:: TASK TO CARRY OUT ::
Answer these from the SuperCAT article:
1. How many separate MLST schemes have been developed for the Bacillus cereus group?
2. How many isolates does the database currently hold strain information and sequence data for?
3. For which bacterium, and in what year, was MLST first developed?

:: STUDY TEXT ::
■ ■ ■ ■ ■

Published online 2007 Nov 3. doi:  10.1093/nar/gkm877
PMCID: PMC2238978

SuperCAT: a supertree database for combined and integrative multilocus sequence typing analysis of the Bacillus cereus group of bacteria (including B. cereus, B. anthracis and B. thuringiensis)


The Bacillus cereus group of bacteria is an important group including mammalian and insect pathogens, such as B. anthracis, the anthrax bacterium, B. thuringiensis, used as a biological pesticide and B. cereus, often involved in food poisoning incidents. To characterize the population structure and epidemiology of these bacteria, five separate multilocus sequence typing (MLST) schemes have been developed, which makes results difficult to compare. Therefore, we have developed a database that compiles and integrates MLST data from all five schemes for the B. cereus group, accessible at http://mlstoslo.uio.no/. Supertree techniques were used to combine the phylogenetic information from analysis of all schemes and datasets, in order to produce an integrated view of the B. cereus group population. The database currently contains strain information and sequence data for 1029 isolates and 26 housekeeping gene fragments, which can be searched by keywords, MLST scheme, or sequence similarity. Supertrees can be browsed according to various criteria such as species, isolate source, or genetic distance, and subtrees containing strains of interest can be extracted. Besides analysis of the available data, the user has the possibility to enter her/his own sequences and compare them to the database and/or include them into the supertree reconstructions.


Multilocus sequence typing (MLST) is a tool that is widely used for phylogenetic typing of bacteria. MLST is based on polymerase chain reaction (PCR) amplification and sequencing of internal fragments of usually seven essential or housekeeping genes spread around the bacterial chromosome. The genetic relatedness among isolates is then determined by comparison of the nucleotide sequence types (1,2). MLST is thus a method that is unambiguous and truly portable among laboratories. Since the initial development of this technique for Neisseria meningitidis in 1998, MLST schemes have been developed for about 30 species including some of the most important bacterial pathogens, e.g. Streptococcus pneumoniae, Streptococcus pyogenes, Haemophilus influenzae, Staphylococcus aureus, Campylobacter jejuni, Enterococcus faecium, Burkholderia pseudomallei, Escherichia coli, Salmonella enterica and the Bacillus cereus group (see (1) for a recent review). These MLST schemes have been used successfully to explore the population structure of bacteria, to study the evolution of their virulence properties, to identify antibiotic-resistant strains and epidemic clones, and for epidemiological surveillance.

■ ■ ■ ■ ■

:: INFORMATION ::
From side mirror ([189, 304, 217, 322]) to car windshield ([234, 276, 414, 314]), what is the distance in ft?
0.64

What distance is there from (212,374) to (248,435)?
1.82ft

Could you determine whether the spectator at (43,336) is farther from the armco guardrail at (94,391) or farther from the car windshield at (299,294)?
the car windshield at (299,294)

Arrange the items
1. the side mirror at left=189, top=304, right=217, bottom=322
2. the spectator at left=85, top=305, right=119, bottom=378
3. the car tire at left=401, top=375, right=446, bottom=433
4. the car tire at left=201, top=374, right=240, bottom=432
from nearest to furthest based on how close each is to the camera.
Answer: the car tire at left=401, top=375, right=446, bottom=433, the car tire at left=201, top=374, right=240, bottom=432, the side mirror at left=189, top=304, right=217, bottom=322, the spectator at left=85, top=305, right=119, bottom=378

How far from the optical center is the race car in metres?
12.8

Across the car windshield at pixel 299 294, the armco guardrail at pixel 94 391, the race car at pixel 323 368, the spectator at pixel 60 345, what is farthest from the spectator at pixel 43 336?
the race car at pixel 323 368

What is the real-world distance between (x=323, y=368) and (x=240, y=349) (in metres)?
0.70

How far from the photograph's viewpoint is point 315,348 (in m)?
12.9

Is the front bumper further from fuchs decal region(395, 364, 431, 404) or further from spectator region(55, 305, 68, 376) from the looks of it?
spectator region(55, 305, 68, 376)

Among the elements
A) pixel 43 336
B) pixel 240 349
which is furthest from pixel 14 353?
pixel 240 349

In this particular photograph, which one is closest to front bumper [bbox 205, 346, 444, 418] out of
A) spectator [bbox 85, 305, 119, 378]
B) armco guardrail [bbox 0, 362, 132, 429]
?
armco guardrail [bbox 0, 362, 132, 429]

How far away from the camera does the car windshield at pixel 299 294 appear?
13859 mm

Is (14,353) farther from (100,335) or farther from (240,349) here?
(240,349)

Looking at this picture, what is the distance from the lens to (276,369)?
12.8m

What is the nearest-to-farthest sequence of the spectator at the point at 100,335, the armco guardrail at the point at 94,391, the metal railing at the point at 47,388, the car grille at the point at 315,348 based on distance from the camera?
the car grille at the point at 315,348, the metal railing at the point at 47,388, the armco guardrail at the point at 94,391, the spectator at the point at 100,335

■ ■ ■ ■ ■

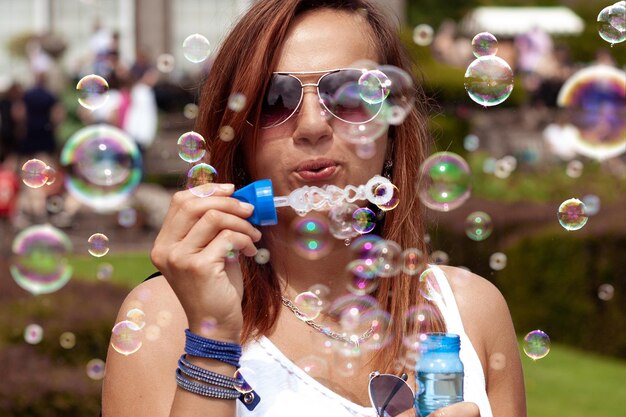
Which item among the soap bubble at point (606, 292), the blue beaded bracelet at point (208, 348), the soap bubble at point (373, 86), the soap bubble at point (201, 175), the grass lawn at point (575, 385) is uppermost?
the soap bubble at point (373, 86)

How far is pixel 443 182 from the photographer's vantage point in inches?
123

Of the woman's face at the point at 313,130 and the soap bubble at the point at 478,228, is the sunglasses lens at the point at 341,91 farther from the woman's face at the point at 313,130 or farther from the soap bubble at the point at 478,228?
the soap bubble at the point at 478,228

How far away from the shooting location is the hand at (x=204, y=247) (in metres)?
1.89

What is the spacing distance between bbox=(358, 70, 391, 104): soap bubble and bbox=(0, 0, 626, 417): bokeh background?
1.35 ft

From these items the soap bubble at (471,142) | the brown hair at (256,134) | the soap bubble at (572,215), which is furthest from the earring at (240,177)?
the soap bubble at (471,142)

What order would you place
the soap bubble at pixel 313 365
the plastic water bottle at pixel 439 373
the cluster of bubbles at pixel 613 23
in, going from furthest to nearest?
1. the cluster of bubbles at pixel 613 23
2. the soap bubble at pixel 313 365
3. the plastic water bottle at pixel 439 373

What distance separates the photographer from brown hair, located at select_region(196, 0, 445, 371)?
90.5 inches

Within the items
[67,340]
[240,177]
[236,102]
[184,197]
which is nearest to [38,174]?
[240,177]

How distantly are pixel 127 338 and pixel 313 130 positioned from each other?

■ ■ ■ ■ ■

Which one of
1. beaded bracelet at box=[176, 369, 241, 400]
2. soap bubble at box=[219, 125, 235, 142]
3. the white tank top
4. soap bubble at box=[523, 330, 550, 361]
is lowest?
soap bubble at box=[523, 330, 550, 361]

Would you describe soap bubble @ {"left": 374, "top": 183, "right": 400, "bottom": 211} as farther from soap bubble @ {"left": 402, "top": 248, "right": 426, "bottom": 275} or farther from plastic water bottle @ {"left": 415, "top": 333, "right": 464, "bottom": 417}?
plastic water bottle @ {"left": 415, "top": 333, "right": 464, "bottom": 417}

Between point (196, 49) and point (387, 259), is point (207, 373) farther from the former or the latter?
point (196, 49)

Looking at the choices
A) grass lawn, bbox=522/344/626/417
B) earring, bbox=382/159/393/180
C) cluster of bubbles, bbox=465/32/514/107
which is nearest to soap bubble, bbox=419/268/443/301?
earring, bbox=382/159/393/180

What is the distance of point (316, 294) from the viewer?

■ ■ ■ ■ ■

:: FINISHED EXERCISE ::
1. Five
2. 1029
3. Neisseria meningitidis, in 1998